At this year’s SXSW Music and Media Conference in Austin, an idea was floated that was supposed to “monetize anarchy” found in the music industry vis-à-vis illegal copying. The idea: a five dollar monthly surcharge on broadband internet service as a royalty for downloading music illegally. This is also known as a “utility model.”

But it isn’t really; it’s a private-industry tax on behalf of a failing industry. It’s like a shopping mall that combats shoplifting in one single store by forcing everybody who enters the mall to pay an entrance fee, just in case they might want to steal from that one store. This is insulting to consumers and a presumption of guilt — and it violates any notion of due process.

This “licensing proposal” is analogous to the 50 cent tax put on cassette tapes in ’80s, and is just as wrong. It’s a one-sided license which says everyone who uses broadband also distributes music and steals it, too.

According to AfterDawn.com:

The idea of a subscription licensing fee is hardly new. The Electronic Frontier Foundation made a very public presentation of a similar plan in 2004. What may be new is the recording industry’s willingness to listen. With the major labels’ lawsuit-driven strategy failing to either resuscitate the nearly dead CD industry [sic]. The legal download market hasn’t been able to make up for lost CD sales due to a consumer preference for singles rather than complete albums.

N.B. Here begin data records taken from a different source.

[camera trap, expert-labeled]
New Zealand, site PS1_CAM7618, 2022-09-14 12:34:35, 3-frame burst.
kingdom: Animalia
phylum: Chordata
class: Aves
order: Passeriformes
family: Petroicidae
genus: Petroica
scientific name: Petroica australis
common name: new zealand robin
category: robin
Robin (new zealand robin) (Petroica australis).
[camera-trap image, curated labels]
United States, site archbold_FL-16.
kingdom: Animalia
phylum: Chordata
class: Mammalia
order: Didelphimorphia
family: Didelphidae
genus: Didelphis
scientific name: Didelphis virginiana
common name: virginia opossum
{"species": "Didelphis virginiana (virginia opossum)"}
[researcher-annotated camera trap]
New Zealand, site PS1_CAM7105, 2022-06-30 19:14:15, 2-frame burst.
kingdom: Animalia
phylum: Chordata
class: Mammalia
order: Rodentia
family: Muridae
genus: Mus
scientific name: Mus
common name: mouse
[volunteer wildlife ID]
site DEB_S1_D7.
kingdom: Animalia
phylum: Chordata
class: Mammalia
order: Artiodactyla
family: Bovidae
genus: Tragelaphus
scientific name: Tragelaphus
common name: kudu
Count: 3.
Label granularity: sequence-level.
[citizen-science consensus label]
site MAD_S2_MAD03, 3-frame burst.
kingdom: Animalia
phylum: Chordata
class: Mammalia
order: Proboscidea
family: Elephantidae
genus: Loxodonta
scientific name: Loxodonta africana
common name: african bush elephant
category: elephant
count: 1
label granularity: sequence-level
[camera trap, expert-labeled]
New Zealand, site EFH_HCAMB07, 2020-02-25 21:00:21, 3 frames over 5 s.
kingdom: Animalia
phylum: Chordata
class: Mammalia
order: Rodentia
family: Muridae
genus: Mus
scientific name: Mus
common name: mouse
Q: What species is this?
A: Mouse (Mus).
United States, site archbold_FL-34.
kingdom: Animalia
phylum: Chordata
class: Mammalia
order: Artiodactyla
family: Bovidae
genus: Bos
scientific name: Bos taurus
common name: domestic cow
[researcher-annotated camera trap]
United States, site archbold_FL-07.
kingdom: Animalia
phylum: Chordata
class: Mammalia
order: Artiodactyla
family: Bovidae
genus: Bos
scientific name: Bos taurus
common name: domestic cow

I smell buggy-whip maker here in this argument. I see no more reason to save a “CD industry” than I do an “8-track industry.” The music industry should see itself as selling music, not records, tapes, or CDs. Not only does this proposal presume we’re all criminals, the supposed compensation process to the artists would be no more workable than that of the rapacious RIAA. The RIAA and the member recording companies can’t even make that hand-off properly.

Digital forms are intrinsically easy to copy and move. In hindsight, records, tapes, and to some extent CDs had the “copyright advantage” of not being very transferable in the way digital files are. It took considerable effort to make and distribute copies. Indeed, it is the distribution of copies that violates copyright, according to recent a court case, not the copying itself.

Remember when teachers realized hall passes could be easily forged? They went low-tech and used obnoxious wooden knick-knacks with their names engraved on them (given to them by well-meaning relatives with absolutely no sense of taste) as proof a kid had permission to roam the halls. I’d rather see music attached to a 21st-century block of wood than to turn due process on its head just to save an industry that can’t seem to make a dime without essentially punishing its customers.